:: Records

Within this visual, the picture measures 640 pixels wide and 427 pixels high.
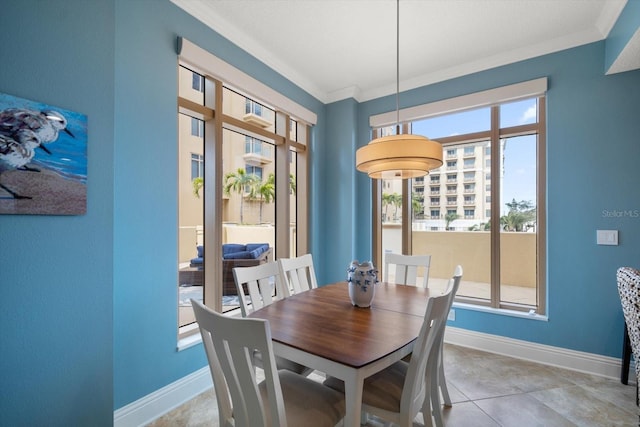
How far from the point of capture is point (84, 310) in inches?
52.5

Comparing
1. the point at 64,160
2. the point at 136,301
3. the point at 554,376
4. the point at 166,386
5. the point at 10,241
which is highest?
the point at 64,160

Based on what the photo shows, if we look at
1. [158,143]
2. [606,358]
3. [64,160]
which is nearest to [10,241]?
[64,160]

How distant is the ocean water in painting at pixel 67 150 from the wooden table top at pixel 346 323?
1.15 m

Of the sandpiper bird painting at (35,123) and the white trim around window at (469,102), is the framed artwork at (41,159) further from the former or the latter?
the white trim around window at (469,102)

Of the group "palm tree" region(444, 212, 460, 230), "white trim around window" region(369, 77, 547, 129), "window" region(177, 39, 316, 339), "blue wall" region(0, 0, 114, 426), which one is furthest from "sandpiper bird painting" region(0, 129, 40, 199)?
"palm tree" region(444, 212, 460, 230)

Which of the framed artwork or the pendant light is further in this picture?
the pendant light

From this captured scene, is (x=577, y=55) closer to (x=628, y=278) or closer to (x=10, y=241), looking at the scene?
(x=628, y=278)

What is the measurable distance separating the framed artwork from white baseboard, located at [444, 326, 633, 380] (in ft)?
10.8

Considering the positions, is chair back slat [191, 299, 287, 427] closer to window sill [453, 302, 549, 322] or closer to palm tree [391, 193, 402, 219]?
window sill [453, 302, 549, 322]

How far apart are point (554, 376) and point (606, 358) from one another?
44cm

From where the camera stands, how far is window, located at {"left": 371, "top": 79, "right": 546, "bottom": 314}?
9.01 ft

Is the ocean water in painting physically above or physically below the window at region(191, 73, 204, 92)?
below

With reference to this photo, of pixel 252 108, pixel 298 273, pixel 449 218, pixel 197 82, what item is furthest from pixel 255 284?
pixel 449 218

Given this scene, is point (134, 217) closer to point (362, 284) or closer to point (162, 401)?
point (162, 401)
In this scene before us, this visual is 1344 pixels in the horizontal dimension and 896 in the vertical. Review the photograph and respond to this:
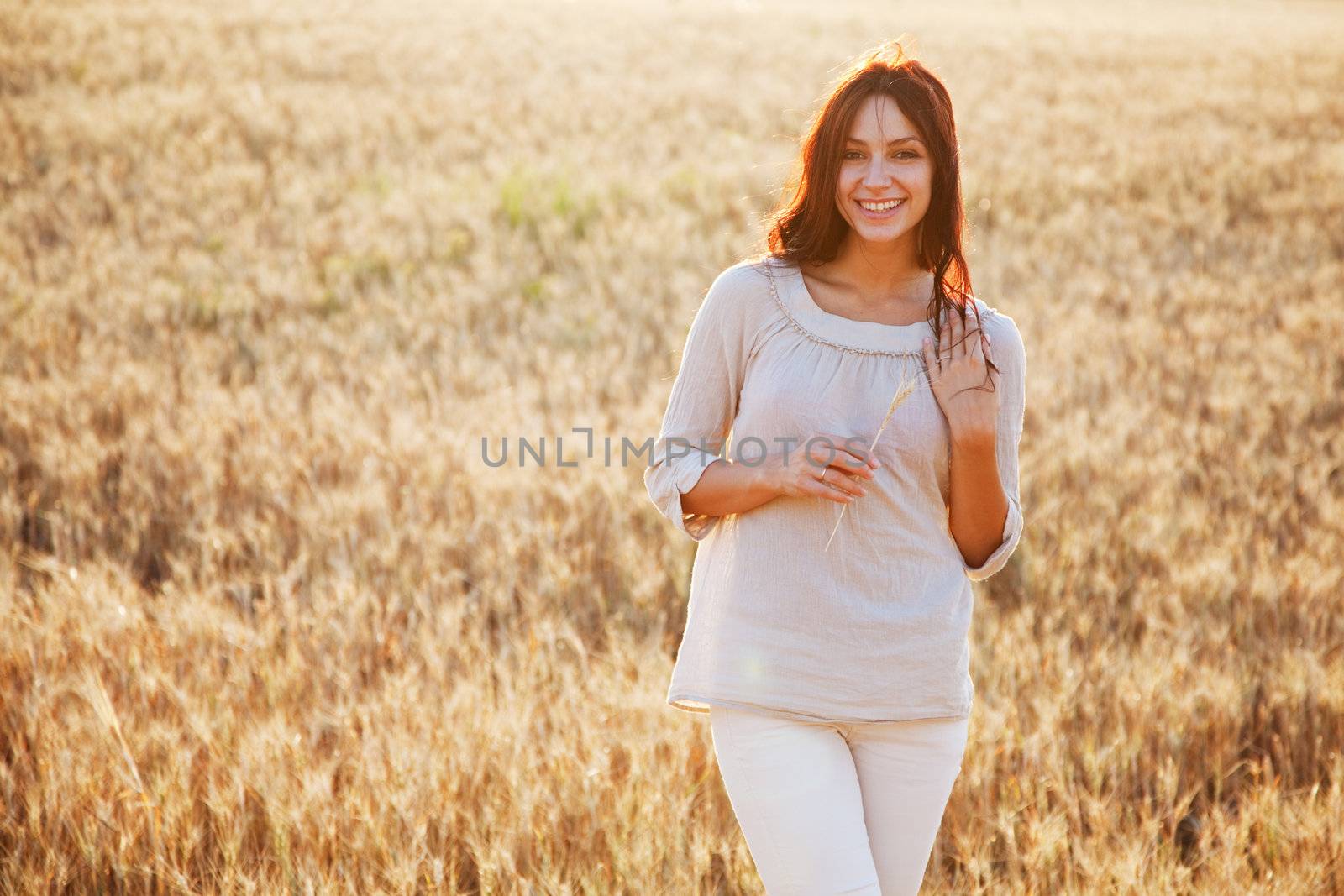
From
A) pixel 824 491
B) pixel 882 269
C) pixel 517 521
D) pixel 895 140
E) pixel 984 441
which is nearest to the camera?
pixel 824 491

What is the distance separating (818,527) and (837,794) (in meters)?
0.50

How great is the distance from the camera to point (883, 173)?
2.15 metres

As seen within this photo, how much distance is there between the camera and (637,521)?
15.3 feet

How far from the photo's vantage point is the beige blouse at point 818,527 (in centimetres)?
203

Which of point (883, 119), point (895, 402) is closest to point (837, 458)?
point (895, 402)

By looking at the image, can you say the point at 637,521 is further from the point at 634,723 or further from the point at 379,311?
the point at 379,311

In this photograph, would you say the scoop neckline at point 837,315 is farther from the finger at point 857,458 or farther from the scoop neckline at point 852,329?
the finger at point 857,458

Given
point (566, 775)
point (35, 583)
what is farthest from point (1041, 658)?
point (35, 583)

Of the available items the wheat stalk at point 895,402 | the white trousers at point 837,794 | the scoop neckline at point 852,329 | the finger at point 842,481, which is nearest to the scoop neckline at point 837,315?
the scoop neckline at point 852,329

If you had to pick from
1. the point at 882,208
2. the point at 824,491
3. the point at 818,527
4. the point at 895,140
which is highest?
the point at 895,140

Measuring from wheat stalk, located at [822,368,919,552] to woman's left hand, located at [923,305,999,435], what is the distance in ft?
0.16

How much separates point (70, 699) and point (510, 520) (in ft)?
5.98

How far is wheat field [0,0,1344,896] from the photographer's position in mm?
2721

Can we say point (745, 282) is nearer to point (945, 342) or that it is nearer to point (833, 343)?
point (833, 343)
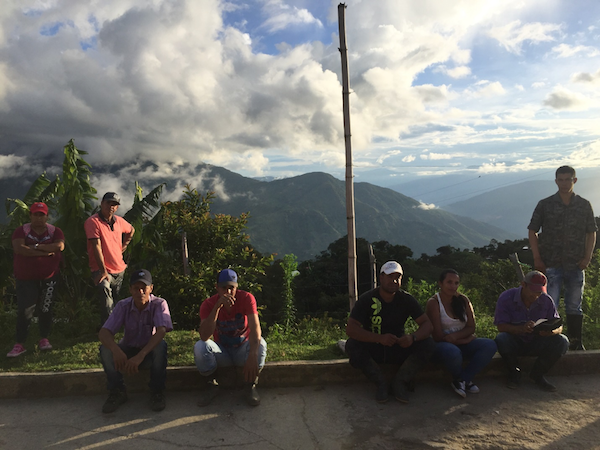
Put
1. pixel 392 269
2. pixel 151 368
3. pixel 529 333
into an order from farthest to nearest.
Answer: pixel 529 333 → pixel 392 269 → pixel 151 368

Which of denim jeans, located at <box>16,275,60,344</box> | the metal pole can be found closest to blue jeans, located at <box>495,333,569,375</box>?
the metal pole

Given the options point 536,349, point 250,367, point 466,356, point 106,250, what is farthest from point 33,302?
point 536,349

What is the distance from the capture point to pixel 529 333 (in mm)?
4324

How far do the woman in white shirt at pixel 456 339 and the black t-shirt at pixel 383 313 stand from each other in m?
0.29

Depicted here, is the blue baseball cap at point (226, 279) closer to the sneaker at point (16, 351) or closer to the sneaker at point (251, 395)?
the sneaker at point (251, 395)

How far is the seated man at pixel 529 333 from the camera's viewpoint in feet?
13.7

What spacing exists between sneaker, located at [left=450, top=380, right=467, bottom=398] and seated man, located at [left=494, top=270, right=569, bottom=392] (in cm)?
58

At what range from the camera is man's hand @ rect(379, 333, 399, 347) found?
13.2 feet

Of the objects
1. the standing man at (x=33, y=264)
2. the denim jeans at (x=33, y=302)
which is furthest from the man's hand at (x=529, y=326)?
the denim jeans at (x=33, y=302)

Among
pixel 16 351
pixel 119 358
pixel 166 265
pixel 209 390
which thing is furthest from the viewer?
pixel 166 265

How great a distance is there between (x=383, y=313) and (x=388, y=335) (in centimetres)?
25

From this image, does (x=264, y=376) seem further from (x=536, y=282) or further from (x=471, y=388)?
(x=536, y=282)

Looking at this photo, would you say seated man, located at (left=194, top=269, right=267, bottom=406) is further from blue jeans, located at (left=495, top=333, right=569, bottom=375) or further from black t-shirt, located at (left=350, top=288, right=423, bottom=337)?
blue jeans, located at (left=495, top=333, right=569, bottom=375)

::::

* **Given problem**: Leave out the pictures and give the rest of the records again exactly.

* **The solution**:
Within this visual, the picture measures 640 pixels wide and 427 pixels high.
How far from the point of capture is point (84, 310) in inches?
52.5

Comparing
1. the point at 64,160
2. the point at 136,301
3. the point at 554,376
4. the point at 166,386
5. the point at 10,241
which is highest?
the point at 64,160

Based on what the photo shows, if we look at
1. [158,143]
2. [606,358]
3. [64,160]
which is nearest to [10,241]?
[64,160]

How distant is the ocean water in painting at pixel 67 150 from the wooden table top at pixel 346 323?
1.15 m

Of the sandpiper bird painting at (35,123) and the white trim around window at (469,102), is the framed artwork at (41,159) further from the former or the latter?
the white trim around window at (469,102)

Of the group "palm tree" region(444, 212, 460, 230), "white trim around window" region(369, 77, 547, 129), "window" region(177, 39, 316, 339), "blue wall" region(0, 0, 114, 426), which one is furthest from "sandpiper bird painting" region(0, 129, 40, 199)?
"palm tree" region(444, 212, 460, 230)

Which of the framed artwork or the pendant light is further in this picture?
the pendant light

From this captured scene, is (x=577, y=55) closer to (x=628, y=278) or closer to (x=10, y=241), looking at the scene?
(x=628, y=278)

What is the measurable distance separating the framed artwork from white baseboard, located at [444, 326, 633, 380] (in ft)?
10.8

Considering the positions, is chair back slat [191, 299, 287, 427] closer to window sill [453, 302, 549, 322] or closer to palm tree [391, 193, 402, 219]?
window sill [453, 302, 549, 322]

How far apart are point (554, 376) and point (606, 358) from one another?
44cm

From where the camera stands, how far is window, located at {"left": 371, "top": 79, "right": 546, "bottom": 314}?
9.01 ft

Is the ocean water in painting physically above or physically below the window at region(191, 73, 204, 92)?
below

With reference to this photo, of pixel 252 108, pixel 298 273, pixel 449 218, pixel 197 82, what item is furthest from pixel 255 284?
pixel 449 218

Given this scene, is point (134, 217) closer to point (362, 284) or closer to point (162, 401)?
point (162, 401)
In this scene before us, this visual is 1344 pixels in the horizontal dimension and 896 in the vertical. Review the photograph and respond to this:
From
A) pixel 824 491
B) pixel 882 269
C) pixel 517 521
D) pixel 895 140
E) pixel 984 441
which is nearest to the camera?
pixel 824 491

What is the distance separating (818,527) and (837,794) (in meters)?
0.50

How great is the distance from the camera to point (883, 173)?
2.15 metres

As seen within this photo, how much distance is there between the camera and (637,521)?
15.3 feet

How far from the photo's vantage point is the beige blouse at point 818,527 (in centimetres)?
203

Which of point (883, 119), point (895, 402) is closest to point (837, 458)?
point (895, 402)

By looking at the image, can you say the point at 637,521 is further from the point at 634,723 or further from the point at 379,311?
the point at 379,311

In this photograph, would you say the scoop neckline at point 837,315 is farther from the finger at point 857,458 or farther from the scoop neckline at point 852,329?
the finger at point 857,458

Given
point (566, 775)
point (35, 583)
what is farthest from point (1041, 658)?
point (35, 583)

Of the available items the wheat stalk at point 895,402 | the white trousers at point 837,794 | the scoop neckline at point 852,329 | the finger at point 842,481, which is nearest to the scoop neckline at point 837,315?
the scoop neckline at point 852,329

If you had to pick from
1. the point at 882,208
2. the point at 824,491
3. the point at 818,527
4. the point at 895,140
which is highest?
the point at 895,140

Measuring from wheat stalk, located at [822,368,919,552] to woman's left hand, located at [923,305,999,435], what is the distance in ft?
0.16

How much separates point (70, 699) and point (510, 520) (in ft)?
5.98

How far is wheat field [0,0,1344,896] from the photographer's position in mm?
2721

Can we say point (745, 282) is nearer to point (945, 342) or that it is nearer to point (833, 343)?
point (833, 343)
Put
1. pixel 392 269
2. pixel 151 368
3. pixel 529 333
into an order from farthest to nearest.
Answer: pixel 529 333 → pixel 392 269 → pixel 151 368

Which of denim jeans, located at <box>16,275,60,344</box> | the metal pole can be found closest to blue jeans, located at <box>495,333,569,375</box>?
the metal pole

Given the options point 536,349, point 250,367, point 466,356, point 106,250, what is farthest from point 33,302?
point 536,349

What is the distance from the capture point to pixel 529 333 (in mm)?
4324

How far do the woman in white shirt at pixel 456 339 and the black t-shirt at pixel 383 313 stand from each other in m?
0.29

Depicted here, is the blue baseball cap at point (226, 279) closer to the sneaker at point (16, 351) or closer to the sneaker at point (251, 395)?
the sneaker at point (251, 395)

How far is the seated man at pixel 529 333 from the camera's viewpoint in feet?
13.7

What spacing exists between sneaker, located at [left=450, top=380, right=467, bottom=398] and seated man, located at [left=494, top=270, right=569, bottom=392] (in cm)?
58

At what range from the camera is man's hand @ rect(379, 333, 399, 347) found?
13.2 feet

Of the objects
1. the standing man at (x=33, y=264)
2. the denim jeans at (x=33, y=302)
which is furthest from the man's hand at (x=529, y=326)?
the denim jeans at (x=33, y=302)

Among
pixel 16 351
pixel 119 358
pixel 166 265
pixel 209 390
which thing is furthest from the viewer?
pixel 166 265

How great a distance is there between (x=383, y=313) and (x=388, y=335) (in centimetres)?
25

From this image, does (x=264, y=376) seem further from (x=536, y=282) or further from (x=471, y=388)?
(x=536, y=282)

Looking at this photo, would you say seated man, located at (left=194, top=269, right=267, bottom=406) is further from blue jeans, located at (left=495, top=333, right=569, bottom=375) or further from black t-shirt, located at (left=350, top=288, right=423, bottom=337)?
blue jeans, located at (left=495, top=333, right=569, bottom=375)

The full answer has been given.